Todas as tardes, ao sair do trabalho, a Isabel vai à sua casa: abre a porta, espreita para dentro da casa e escuta uns momentos. Depois, fecha a porta e vai-se pensativa, triste com um olhar vago e triste. Ao realizar o ritual obsessivo compulsivo, a Isabel como que pretende encontrar aqueles que eram a sua razão de viver e lhe faltaram para sempre.

Não conseguiu integrar na sua história pessoal o drama terrível da perda daqueles que mais amava. Recusa-se a ouvir conselhos ou aceitar consolações e conforto de alguém. Gasta-se a trabalhar e a cuidar dos pais já muito idosos. Viver ou morrer, diz ela à mãe, é-lhe indiferente. Depois acrescenta: “A vida é demasiado dura para ser amada”.

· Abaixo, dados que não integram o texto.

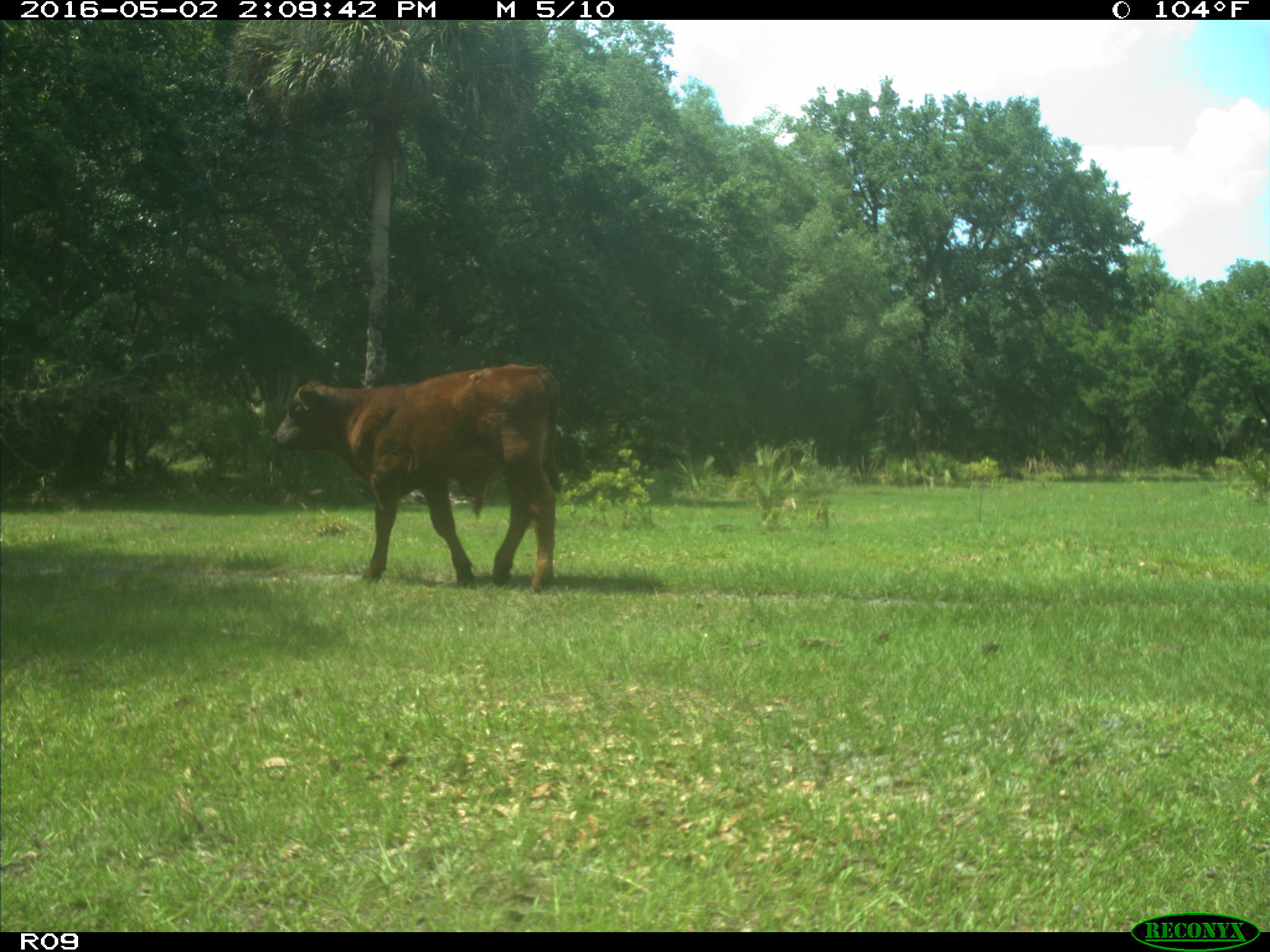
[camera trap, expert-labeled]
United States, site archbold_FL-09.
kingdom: Animalia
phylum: Chordata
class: Mammalia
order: Artiodactyla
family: Bovidae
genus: Bos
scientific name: Bos taurus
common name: domestic cow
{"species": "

Quando caminha de olhar vago e indiferente para as pessoas que se cruzam com ela, a Isabel gosta de ir até ao cais. Aí, senta-se silenciosa e triste. Parece a viúva de um pescador cujo barco se afundou com o marido e o filho. É como se continuasse teimosamente a aguardar a chegada do marido e do filho no barco que se vislumbra no horizonte.

Passados cerca de vinte minutos, a Isabel levanta-se e volta para a casa dos seus pais. Acontece-lhe frequentemente parar e olhar para um jovem com o qual se cruzou e que, de repente, lhe deu a sensação de ser o seu filho. Depois segue profundamente magoada com a vida. Por vezes suspira fundo e grita: porquê? A Isabel não teve a sorte de encontrar alguém que lhe comunicasse o dom da fé. A luz da fé ajuda a dar sentido aos acontecimentos, capacitando a pessoa para os saber integrar na sua vida.